Pusher and Websockets are both technologies used for real-time communication in web applications. However, they differ in several ways. Websockets is a protocol that provides full-duplex communication channels over a single TCP connection. It’s a low-level protocol that doesn’t provide any features like broadcasting, presence, or fallbacks. On the other hand, Pusher is a service that uses Websockets under the hood but provides a lot of additional features. It offers APIs to send and receive messages, handles reconnections and fallbacks, and provides features like channels and event triggering.

Why should I choose Pusher over other Websockets services?

Pusher stands out for its simplicity and robustness. It provides a simple API for sending and receiving messages, and it handles reconnections and fallbacks automatically. This means you can focus on building your application without worrying about the underlying complexities of real-time communication. Additionally, Pusher provides features like channels and event triggering, which can greatly simplify your code.

How can I integrate Pusher into my web application?

Integrating Pusher into your web application is straightforward. First, you need to sign up for a Pusher account and create a new app. You’ll then be given an app key, secret, and ID, which you’ll use to authenticate your app with Pusher. You can then use the Pusher JavaScript library to connect to Pusher from your web application, subscribe to channels, and bind to events.

Can I use Pusher with my backend language or framework?

Yes, Pusher provides libraries for a wide range of backend languages and frameworks, including Node.js, Ruby, Python, PHP, .NET, Java, and Go. This means you can use Pusher no matter what technology stack you’re using.

What are the fallbacks provided by Pusher?

Pusher provides several fallback mechanisms to ensure that your real-time communication works even in adverse network conditions. If a WebSocket connection can’t be established, Pusher will fall back to HTTP long polling. Additionally, if a connection is lost, Pusher will automatically attempt to reconnect.

How secure is Pusher?

Pusher takes security very seriously. All data sent to and from Pusher is encrypted using SSL, and you can also enable additional security features like private channels and signed events.
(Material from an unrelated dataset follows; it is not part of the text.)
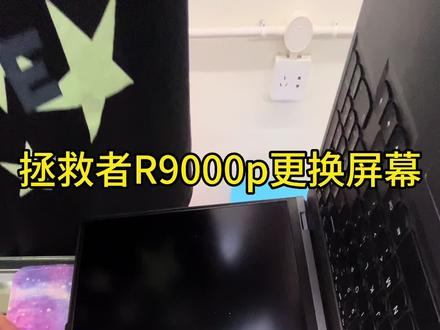 笔记本电脑联想拯救者R9000p更换屏幕完整教程#专业的事交给专业的人 #拯救者 #拯救者y9000p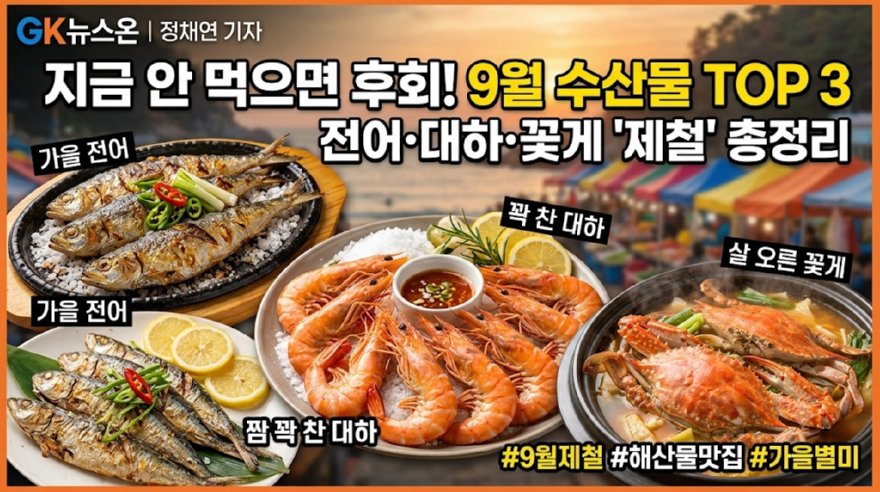 KakaoTalk_20260907_212151337.png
What is the performance of Pusher like?

Pusher is designed to be highly performant and scalable. It uses a distributed architecture to ensure that messages are delivered quickly, even under high load. Additionally, Pusher provides features like message batching and throttling to help you manage your application’s performance.

How much does Pusher cost?

Pusher offers a range of pricing plans to suit different needs. There’s a free plan that’s suitable for small projects, as well as several paid plans that offer higher limits and additional features. You can find more information on the Pusher website.

Can I use Pusher for mobile applications?

Yes, Pusher provides libraries for both iOS and Android, so you can use it for real-time communication in your mobile applications.

What kind of support does Pusher offer?

Pusher offers comprehensive documentation to help you get started and solve any issues you might encounter. Additionally, they provide email support for all customers, and phone support is available for customers on certain plans.